- 6 years ago
- Wedding: May 2012
I just feel like a great, big, giant ball of stress. This has been a difficult year at work, plus extra things keep piling up. I hate complaining about work because I know that I am truly lucky to have a job, not to mention in a field that I love. My place of employment isn’t bad, and neither are the people, there’s just a lot going on right now.
Plus, I’m trying to finish up a Master’s (which will be done in two weeks–yay!) and plan a wedding. We’ve run into some stressful things with the actual ceremony, and I’m caught between a rock and a hard place.
Not to mention, my FI is going through a stressful period with grad school. He’s finishing right now, so he has a lot on his plate, plus deciding the next step of his career.
I just feel like I can’t keep up with everything and most don’t understand. My family and FI have been so incredibly supportive, God love them.

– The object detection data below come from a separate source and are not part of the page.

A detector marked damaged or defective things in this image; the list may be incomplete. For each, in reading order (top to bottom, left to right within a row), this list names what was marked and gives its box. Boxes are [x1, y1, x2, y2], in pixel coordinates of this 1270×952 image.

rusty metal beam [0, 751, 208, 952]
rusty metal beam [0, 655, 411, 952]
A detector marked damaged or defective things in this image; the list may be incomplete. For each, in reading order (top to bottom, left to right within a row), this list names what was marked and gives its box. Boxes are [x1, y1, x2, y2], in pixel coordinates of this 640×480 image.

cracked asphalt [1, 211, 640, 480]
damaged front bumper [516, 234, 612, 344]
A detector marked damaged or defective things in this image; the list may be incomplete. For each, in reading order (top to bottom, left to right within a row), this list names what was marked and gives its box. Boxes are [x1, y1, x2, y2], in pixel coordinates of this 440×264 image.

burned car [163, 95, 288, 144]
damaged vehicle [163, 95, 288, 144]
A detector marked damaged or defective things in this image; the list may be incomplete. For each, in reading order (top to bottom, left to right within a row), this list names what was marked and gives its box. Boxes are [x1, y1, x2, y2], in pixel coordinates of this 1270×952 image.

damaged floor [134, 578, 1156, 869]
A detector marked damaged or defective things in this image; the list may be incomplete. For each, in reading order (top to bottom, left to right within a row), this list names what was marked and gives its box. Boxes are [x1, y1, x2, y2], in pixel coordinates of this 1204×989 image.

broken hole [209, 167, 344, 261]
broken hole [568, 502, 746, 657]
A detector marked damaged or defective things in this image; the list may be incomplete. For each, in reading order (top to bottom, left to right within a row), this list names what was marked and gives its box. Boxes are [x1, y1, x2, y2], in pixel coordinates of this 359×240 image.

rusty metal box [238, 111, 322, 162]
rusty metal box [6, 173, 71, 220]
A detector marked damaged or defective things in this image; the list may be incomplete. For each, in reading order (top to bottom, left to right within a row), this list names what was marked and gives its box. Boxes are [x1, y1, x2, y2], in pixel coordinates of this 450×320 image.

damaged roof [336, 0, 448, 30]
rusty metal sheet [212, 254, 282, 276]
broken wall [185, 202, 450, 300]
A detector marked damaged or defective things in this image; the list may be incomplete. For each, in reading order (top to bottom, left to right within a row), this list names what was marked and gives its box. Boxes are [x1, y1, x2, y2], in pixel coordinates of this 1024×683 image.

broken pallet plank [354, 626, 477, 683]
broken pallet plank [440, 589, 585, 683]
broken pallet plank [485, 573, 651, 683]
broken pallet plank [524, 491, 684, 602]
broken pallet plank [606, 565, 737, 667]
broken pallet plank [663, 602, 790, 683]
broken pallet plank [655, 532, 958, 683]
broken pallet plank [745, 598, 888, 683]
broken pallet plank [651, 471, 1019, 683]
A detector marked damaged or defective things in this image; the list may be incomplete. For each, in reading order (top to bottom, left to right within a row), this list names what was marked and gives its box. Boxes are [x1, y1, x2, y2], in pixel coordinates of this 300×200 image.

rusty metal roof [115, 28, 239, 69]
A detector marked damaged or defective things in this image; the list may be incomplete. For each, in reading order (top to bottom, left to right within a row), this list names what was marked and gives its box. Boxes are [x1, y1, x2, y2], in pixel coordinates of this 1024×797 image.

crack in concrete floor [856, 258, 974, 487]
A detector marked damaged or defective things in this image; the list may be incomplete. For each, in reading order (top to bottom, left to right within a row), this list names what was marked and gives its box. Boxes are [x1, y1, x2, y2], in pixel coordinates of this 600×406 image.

I sit down and try to figure out what to do first and I draw a blank because so much is going on. I just want to crawl in bed and stay there for awhile.
I’ve had issues with anxiety before, about 8 years ago. I don’t want to go back on medicine for it (especially because I already take birth control–which I just switched meds two weeks ago, but this stress has been building even since–as well as medicine for ADD), I’m on too many medicines as it is.
Any advice you’ve had with dealing with this stuff would be great. It would be very much appreciated!